Penny Mordaunt, who was equalities minister at the time, said: “The discrimination and bigotry that the trans community currently faces is unacceptable in today’s society – we need a culture change.”

We did indeed see a culture change, but it was one which made transphobia mainstream and bio-essentialism the de facto position of the Conservative party. Both Boris Johnson and current Equalities Minister Liz Truss have made statements which put biology as the defining criteria for gender. 

So we find ourselves in this endless loop: trans people fighting every day just for the right to exist while the government, random celebrities, and far right hate figures campaign both implicitly and explicitly for our extinction. 

Every trans person I have ever known, myself included, just wants to quietly live like everyone else but our very existence is always a talking point for someone whose only interest is drumming up controversy or taking some arbitrary intellectual position. 

It’s important at this point to recognise that transphobia is not limited to the Tory benches, and that “gender critical” voices can be found across the political spectrum. Just last week Labour MP Wes Streeting was applauded by Julia Heartly Brewer on Talk Radio for his bio-essentialist view that men have penises and women have vaginas.

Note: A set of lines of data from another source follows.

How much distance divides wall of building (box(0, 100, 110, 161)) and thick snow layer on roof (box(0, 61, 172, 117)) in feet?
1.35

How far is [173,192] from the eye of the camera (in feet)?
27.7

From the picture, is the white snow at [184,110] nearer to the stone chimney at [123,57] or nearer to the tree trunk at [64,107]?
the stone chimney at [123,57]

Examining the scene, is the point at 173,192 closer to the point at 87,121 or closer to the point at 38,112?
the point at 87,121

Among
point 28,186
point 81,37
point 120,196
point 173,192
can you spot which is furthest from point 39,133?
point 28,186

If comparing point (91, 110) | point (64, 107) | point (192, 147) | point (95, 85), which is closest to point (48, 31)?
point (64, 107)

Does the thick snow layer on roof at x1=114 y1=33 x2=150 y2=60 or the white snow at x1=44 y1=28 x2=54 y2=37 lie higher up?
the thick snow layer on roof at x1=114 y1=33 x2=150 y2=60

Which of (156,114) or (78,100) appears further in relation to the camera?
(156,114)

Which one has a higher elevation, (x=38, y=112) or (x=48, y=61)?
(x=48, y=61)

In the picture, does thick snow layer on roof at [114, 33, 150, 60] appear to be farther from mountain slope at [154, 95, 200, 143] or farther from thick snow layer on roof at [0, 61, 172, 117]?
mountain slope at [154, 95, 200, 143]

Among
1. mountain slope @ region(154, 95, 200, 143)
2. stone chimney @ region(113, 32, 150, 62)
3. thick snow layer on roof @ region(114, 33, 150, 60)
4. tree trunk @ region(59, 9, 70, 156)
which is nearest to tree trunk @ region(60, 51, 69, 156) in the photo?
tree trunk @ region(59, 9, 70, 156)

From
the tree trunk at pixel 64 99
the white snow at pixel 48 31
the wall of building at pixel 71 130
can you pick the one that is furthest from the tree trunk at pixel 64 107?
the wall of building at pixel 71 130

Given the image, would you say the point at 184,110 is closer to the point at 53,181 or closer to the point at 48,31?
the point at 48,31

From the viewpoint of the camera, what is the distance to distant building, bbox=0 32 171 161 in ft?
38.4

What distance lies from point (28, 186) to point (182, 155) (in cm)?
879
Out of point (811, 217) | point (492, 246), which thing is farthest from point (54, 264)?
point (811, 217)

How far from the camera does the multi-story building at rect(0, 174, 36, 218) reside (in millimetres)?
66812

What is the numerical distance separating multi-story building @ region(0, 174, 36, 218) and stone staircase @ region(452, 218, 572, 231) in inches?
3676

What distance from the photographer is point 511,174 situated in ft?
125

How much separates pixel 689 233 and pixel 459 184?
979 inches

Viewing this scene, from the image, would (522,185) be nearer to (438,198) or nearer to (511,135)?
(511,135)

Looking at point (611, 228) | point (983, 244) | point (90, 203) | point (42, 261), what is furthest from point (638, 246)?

In the space of four years we’ve gone from the possibility of some very sensible changes to the Gender Recognition Act to people frothing with madness over our genitals, as if any of them would ever be lucky enough to find out what’s really down there.

These talking points, arguing about whether women can have a penis or men a cervix, is entirely arbitrary and frankly quite weird. On top of that, attempts to “clock” trans people in the wild frequently lead to gender non-confirming cisgender people being harassed, and creates an unsafe enviroment for anyone who does not meet the rigorous standards of their assigned gender. 

Trans issues have become a lightning rod for mainstream debate because our existence challenges the comfortable, uncomplicated life of cisnormative society. All of a sudden, people are forced to re-examine their understanding of something so fundamental to their existence, they had never paid a single thought to it – and so they feel threatened. 

In some ways they are right, of course: Yes, trans people are dangerous to society but we threaten a version of society that isn’t worth saving. That’s why we are so often maligned and scapegoated, because our existence threatens the very fabric of the rigid, authoritarian system by defying it and choosing to live authentically despite the consequences. 

We have always existed, dating right back to 204CE with Roman Emperor Elagabalus who was one of the first recorded transgender people. Gender is a social construct: it is a box we are put in for the purposes of control and it serves only the interests of the ruling class. Your gender is whatever you say it is, and pressure to conform to expectations of gender has only ever caused harm. 

So to Jamie Wallis, I guess I have this to say: Welcome to the revolution, sister. I’ll save you a seat if you ever decide to stop sleeping with the enemy.